## Dataset extract

= Beginning of Section =

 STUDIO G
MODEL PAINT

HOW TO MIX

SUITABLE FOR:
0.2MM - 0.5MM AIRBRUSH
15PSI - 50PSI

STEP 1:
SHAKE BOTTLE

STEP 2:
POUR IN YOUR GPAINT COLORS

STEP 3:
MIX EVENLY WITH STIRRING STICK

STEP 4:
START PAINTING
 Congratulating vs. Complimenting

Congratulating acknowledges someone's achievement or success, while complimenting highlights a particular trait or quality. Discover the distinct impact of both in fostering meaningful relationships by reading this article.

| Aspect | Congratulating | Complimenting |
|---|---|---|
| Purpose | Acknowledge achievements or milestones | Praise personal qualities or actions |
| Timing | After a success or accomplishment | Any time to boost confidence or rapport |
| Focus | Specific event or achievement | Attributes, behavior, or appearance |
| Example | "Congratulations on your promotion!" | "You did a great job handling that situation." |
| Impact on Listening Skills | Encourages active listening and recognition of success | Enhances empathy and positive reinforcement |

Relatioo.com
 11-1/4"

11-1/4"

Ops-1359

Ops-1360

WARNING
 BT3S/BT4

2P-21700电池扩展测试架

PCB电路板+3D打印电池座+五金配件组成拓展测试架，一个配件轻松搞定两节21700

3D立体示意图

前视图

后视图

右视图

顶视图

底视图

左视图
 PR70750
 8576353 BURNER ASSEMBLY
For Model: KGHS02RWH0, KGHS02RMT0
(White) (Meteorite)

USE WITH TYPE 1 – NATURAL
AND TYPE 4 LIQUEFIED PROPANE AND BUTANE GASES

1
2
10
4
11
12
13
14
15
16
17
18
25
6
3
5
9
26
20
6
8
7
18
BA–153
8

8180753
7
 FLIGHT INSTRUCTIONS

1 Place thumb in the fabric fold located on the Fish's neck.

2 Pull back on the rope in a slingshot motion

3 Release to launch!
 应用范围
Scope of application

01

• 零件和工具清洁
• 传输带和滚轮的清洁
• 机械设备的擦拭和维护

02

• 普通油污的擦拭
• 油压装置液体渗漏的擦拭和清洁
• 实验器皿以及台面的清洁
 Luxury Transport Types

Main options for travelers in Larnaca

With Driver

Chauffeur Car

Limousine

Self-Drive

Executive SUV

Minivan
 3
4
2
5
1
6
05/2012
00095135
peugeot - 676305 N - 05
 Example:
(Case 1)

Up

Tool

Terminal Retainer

= End of Section =

## Exercise directions
Take the lines above and print them exactly.

## Output for this task
 STUDIO G
MODEL PAINT

HOW TO MIX

SUITABLE FOR:
0.2MM - 0.5MM AIRBRUSH
15PSI - 50PSI

STEP 1:
SHAKE BOTTLE

STEP 2:
POUR IN YOUR GPAINT COLORS

STEP 3:
MIX EVENLY WITH STIRRING STICK

STEP 4:
START PAINTING
 Congratulating vs. Complimenting

Congratulating acknowledges someone's achievement or success, while complimenting highlights a particular trait or quality. Discover the distinct impact of both in fostering meaningful relationships by reading this article.

| Aspect | Congratulating | Complimenting |
|---|---|---|
| Purpose | Acknowledge achievements or milestones | Praise personal qualities or actions |
| Timing | After a success or accomplishment | Any time to boost confidence or rapport |
| Focus | Specific event or achievement | Attributes, behavior, or appearance |
| Example | "Congratulations on your promotion!" | "You did a great job handling that situation." |
| Impact on Listening Skills | Encourages active listening and recognition of success | Enhances empathy and positive reinforcement |

Relatioo.com
 11-1/4"

11-1/4"

Ops-1359

Ops-1360

WARNING
 BT3S/BT4

2P-21700电池扩展测试架

PCB电路板+3D打印电池座+五金配件组成拓展测试架，一个配件轻松搞定两节21700

3D立体示意图

前视图

后视图

右视图

顶视图

底视图

左视图
 PR70750
 8576353 BURNER ASSEMBLY
For Model: KGHS02RWH0, KGHS02RMT0
(White) (Meteorite)

USE WITH TYPE 1 – NATURAL
AND TYPE 4 LIQUEFIED PROPANE AND BUTANE GASES

1
2
10
4
11
12
13
14
15
16
17
18
25
6
3
5
9
26
20
6
8
7
18
BA–153
8

8180753
7
 FLIGHT INSTRUCTIONS

1 Place thumb in the fabric fold located on the Fish's neck.

2 Pull back on the rope in a slingshot motion

3 Release to launch!
 应用范围
Scope of application

01

• 零件和工具清洁
• 传输带和滚轮的清洁
• 机械设备的擦拭和维护

02

• 普通油污的擦拭
• 油压装置液体渗漏的擦拭和清洁
• 实验器皿以及台面的清洁
 Luxury Transport Types

Main options for travelers in Larnaca

With Driver

Chauffeur Car

Limousine

Self-Drive

Executive SUV

Minivan
 3
4
2
5
1
6
05/2012
00095135
peugeot - 676305 N - 05
 Example:
(Case 1)

Up

Tool

Terminal Retainer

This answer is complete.